PVC plastic pipes could be improved by adding nanoparticles
Valentyn Semenov / Alamy
A pinch of nanoparticles could be the solution to a problem that has long plagued plastics – how to make a material that is both strong, difficult and easy to work?
Hu-Jun Qian at the University of Jilin in China and his colleagues call this the trilemma of plastics: to make a polymer stronger, or more difficult to distort, tends to make it more fragile, or less difficult, while trying to improve these two properties both normally the more viscous material and more difficult to work.
To get around this, the researchers mixed polystyrene nanoparticles with several commonly used plastic materials.

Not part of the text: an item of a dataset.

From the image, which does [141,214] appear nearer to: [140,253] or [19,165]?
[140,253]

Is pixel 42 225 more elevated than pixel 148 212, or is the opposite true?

For example, they added the nanoparticles to PEMA, a polymer used to make hearing aids and artificial nails, acrylic glass used in aquariums and glasses, and PVC, which is used in construction and packaging.
The team put the resulting materials through a series of tests to see, for example, how much they could lie before breaking. In general, new materials have shown better performance than usual between different tests, sometimes considerably – they found that the PEMA was around 50% stronger when it was fortified with nanoparticles. “This offers a general design principle for new generation polymers with previously inaccessible properties of properties,” explains Qian.
To better understand why the addition of nanoparticles was so useful, the researchers also carried out computer simulations of new materials. For the case of plastics under stress, these simulations have shown that nanoparticles can move and redistribute in the material, which allows it to deform more slowly and gently instead of failing. Their ability to move was also beneficial for plastics that flow more easily when they were melted. They were therefore stronger, harder and feasible.
Qian says that his team’s approach is compatible with existing industrial processes and could be in large quantity. “This strategy could revolutionize applications requiring light, strong, difficult and easily transformable materials, such as car and aerospace composites, sustainable packaging, biomedical devices and advanced recyclable plastics,” he said.